◆ Aim of the exercise:
List every line below that contains the word "surface", copying each one in full. Matches must have the same case.

=== Supplied records ===

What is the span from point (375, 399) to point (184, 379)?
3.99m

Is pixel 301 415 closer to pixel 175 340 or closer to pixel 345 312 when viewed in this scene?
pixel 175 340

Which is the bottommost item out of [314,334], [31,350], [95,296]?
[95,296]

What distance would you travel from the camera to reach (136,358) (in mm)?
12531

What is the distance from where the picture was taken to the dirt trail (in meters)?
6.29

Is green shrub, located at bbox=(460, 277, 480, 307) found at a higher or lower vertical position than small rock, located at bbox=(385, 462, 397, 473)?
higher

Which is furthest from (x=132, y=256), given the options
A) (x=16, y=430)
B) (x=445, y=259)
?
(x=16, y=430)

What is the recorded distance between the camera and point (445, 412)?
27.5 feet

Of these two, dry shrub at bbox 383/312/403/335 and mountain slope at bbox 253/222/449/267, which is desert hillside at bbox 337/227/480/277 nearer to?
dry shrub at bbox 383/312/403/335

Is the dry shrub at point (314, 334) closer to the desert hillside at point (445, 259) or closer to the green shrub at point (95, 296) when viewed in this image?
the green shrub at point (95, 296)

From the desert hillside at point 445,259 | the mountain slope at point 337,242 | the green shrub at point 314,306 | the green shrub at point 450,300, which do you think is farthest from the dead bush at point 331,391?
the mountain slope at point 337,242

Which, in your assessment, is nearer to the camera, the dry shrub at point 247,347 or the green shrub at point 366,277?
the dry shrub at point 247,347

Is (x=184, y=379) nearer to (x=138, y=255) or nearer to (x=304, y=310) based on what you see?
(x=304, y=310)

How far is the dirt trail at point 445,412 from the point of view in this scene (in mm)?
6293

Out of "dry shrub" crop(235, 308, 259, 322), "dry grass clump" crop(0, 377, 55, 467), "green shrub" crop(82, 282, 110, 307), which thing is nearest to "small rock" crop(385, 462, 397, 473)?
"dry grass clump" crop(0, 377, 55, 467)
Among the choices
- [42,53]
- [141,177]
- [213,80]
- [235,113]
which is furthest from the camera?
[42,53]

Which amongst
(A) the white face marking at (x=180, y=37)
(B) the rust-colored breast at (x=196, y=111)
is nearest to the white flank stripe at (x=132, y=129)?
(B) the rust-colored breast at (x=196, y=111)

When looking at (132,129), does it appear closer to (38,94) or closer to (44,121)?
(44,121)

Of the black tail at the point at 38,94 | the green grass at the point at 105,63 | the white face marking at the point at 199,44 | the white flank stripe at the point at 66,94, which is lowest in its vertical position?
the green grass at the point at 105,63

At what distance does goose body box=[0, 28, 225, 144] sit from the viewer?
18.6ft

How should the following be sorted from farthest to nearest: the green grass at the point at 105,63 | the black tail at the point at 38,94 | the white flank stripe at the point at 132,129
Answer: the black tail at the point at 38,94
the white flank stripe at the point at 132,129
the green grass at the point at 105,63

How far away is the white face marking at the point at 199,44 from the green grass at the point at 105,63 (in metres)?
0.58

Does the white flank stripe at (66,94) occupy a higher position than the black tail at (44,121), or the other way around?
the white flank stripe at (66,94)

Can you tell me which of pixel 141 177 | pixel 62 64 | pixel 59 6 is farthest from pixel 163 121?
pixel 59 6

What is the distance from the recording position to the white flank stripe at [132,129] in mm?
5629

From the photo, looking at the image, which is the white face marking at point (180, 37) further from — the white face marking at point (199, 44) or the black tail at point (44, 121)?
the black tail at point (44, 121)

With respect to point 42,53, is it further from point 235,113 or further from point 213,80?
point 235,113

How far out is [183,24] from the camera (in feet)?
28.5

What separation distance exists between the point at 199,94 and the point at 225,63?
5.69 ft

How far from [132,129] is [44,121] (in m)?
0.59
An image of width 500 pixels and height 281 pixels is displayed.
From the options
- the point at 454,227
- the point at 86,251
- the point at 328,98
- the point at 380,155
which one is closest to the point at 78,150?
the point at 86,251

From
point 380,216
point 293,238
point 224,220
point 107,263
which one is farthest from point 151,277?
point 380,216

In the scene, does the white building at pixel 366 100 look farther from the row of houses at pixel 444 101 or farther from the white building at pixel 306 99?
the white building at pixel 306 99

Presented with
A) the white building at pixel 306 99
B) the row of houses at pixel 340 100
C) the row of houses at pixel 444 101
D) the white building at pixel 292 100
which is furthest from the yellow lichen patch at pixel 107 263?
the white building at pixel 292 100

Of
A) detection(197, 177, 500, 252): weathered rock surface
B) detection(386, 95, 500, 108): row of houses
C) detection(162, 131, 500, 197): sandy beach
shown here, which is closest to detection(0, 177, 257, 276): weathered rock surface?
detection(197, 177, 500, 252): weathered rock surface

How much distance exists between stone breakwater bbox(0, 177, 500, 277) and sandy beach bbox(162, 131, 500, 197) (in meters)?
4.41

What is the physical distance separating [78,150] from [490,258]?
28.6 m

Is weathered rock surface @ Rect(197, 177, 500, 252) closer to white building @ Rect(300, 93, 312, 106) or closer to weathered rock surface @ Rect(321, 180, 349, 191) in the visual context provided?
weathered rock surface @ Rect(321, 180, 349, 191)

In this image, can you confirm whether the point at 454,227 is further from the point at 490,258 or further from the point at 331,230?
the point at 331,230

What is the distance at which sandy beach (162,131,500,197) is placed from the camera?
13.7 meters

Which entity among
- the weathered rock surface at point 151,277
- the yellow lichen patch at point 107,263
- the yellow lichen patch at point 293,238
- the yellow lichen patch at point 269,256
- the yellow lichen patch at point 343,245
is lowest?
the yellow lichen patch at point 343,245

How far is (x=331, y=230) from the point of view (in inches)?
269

===
=== Supplied records ===

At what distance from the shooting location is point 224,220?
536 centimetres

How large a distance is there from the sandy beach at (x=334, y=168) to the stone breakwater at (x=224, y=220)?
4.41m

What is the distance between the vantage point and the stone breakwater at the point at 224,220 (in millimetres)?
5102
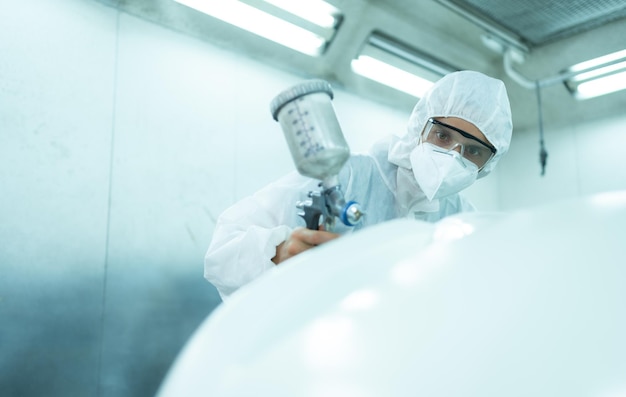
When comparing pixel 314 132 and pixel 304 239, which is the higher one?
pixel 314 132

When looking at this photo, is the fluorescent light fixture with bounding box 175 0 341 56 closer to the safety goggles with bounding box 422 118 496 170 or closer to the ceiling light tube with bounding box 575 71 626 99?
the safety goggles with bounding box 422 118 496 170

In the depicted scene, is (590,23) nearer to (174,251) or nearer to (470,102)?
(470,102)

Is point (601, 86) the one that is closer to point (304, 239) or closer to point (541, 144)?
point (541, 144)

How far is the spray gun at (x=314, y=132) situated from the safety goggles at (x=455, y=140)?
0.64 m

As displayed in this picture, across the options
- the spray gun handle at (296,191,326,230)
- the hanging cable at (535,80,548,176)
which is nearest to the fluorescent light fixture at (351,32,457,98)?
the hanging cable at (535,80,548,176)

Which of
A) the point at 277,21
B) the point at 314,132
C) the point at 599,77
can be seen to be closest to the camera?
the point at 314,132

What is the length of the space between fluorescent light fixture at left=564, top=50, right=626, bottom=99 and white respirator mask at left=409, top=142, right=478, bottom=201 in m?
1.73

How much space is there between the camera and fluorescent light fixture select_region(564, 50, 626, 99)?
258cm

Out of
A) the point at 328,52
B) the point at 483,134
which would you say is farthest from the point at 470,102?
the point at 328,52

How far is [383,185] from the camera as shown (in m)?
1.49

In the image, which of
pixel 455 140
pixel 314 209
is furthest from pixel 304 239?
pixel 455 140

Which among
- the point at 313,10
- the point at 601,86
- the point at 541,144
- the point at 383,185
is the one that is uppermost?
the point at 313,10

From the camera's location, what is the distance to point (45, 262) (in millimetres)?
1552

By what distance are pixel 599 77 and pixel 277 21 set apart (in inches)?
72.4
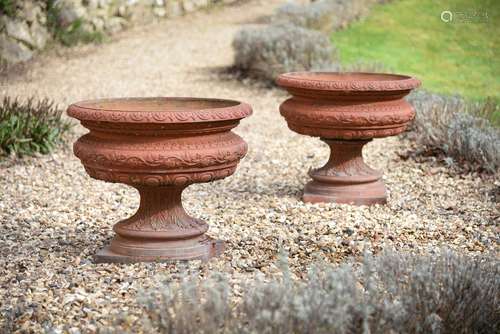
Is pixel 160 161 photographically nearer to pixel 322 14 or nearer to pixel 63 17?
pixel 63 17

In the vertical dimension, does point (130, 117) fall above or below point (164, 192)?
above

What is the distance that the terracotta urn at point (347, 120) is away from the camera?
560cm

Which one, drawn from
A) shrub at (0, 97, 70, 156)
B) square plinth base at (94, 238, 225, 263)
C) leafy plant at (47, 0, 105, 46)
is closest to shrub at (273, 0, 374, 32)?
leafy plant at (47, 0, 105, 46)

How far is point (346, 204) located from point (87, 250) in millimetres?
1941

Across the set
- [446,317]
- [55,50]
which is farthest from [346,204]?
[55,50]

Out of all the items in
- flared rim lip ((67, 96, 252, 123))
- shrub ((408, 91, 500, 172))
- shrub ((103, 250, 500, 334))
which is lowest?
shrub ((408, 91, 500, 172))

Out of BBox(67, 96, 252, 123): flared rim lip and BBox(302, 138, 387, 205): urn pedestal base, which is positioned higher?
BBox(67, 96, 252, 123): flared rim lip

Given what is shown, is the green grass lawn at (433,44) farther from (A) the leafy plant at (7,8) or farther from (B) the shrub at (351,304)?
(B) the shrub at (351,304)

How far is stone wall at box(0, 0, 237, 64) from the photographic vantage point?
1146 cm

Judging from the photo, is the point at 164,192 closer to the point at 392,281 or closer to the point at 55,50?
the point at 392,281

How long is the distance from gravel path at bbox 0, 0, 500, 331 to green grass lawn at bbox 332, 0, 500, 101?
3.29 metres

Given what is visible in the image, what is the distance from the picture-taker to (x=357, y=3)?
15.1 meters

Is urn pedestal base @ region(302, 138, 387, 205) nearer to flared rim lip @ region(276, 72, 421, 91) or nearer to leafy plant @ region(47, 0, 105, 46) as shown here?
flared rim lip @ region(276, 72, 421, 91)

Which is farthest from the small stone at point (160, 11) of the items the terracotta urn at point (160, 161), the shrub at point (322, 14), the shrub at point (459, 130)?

===
=== Supplied records ===

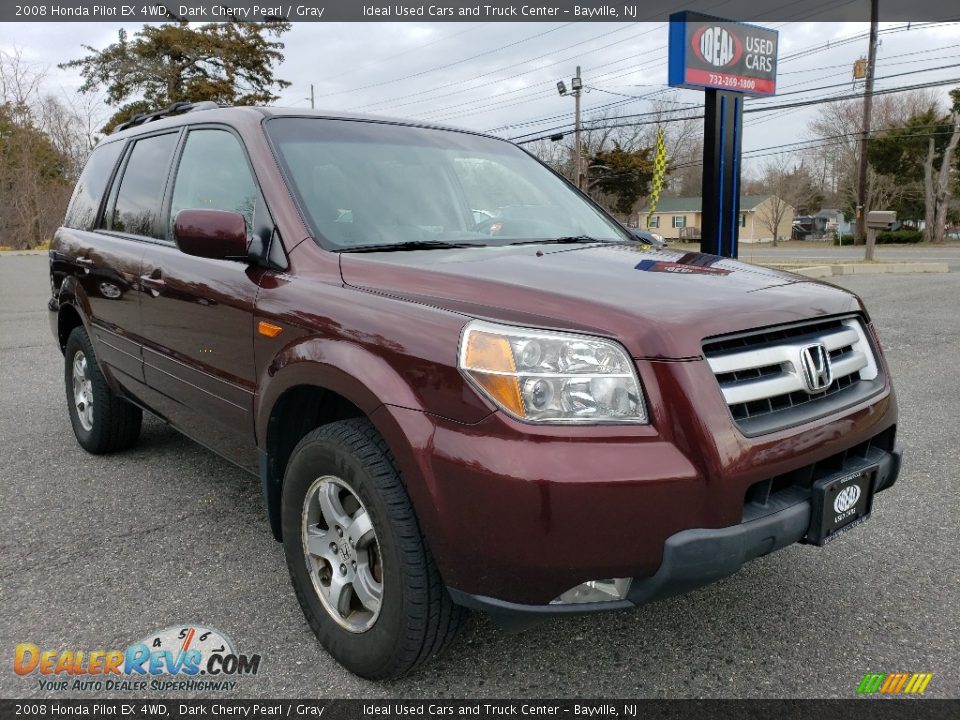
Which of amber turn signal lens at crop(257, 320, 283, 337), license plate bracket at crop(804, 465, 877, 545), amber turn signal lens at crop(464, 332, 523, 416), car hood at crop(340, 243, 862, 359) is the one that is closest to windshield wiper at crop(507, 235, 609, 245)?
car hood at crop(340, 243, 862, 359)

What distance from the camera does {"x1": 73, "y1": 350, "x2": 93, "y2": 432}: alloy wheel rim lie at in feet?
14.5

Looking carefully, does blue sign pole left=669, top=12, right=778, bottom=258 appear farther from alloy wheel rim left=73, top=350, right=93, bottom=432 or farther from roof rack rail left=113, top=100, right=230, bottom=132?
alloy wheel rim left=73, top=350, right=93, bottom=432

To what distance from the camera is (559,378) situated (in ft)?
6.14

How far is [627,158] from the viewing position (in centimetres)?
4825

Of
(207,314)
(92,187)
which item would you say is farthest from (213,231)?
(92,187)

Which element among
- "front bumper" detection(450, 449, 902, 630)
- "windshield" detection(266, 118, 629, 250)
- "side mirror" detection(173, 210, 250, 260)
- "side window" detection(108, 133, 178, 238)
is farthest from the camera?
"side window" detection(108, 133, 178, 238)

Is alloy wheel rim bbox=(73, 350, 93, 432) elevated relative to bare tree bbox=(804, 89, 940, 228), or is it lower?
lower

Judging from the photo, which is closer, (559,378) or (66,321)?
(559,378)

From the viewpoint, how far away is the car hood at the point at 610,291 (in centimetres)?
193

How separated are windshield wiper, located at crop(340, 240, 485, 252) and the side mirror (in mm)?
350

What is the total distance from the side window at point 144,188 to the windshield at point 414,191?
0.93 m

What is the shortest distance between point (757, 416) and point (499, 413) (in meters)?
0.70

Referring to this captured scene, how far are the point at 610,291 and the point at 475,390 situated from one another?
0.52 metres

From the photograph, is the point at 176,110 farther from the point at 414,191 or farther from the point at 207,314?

===

◆ Full answer:
A) detection(197, 177, 500, 252): weathered rock surface
shown here, which is closest to detection(0, 177, 257, 276): weathered rock surface?
detection(197, 177, 500, 252): weathered rock surface
Is weathered rock surface @ Rect(197, 177, 500, 252) closer to white building @ Rect(300, 93, 312, 106) or closer to weathered rock surface @ Rect(321, 180, 349, 191) in the visual context provided?
weathered rock surface @ Rect(321, 180, 349, 191)
- the weathered rock surface at point 151,277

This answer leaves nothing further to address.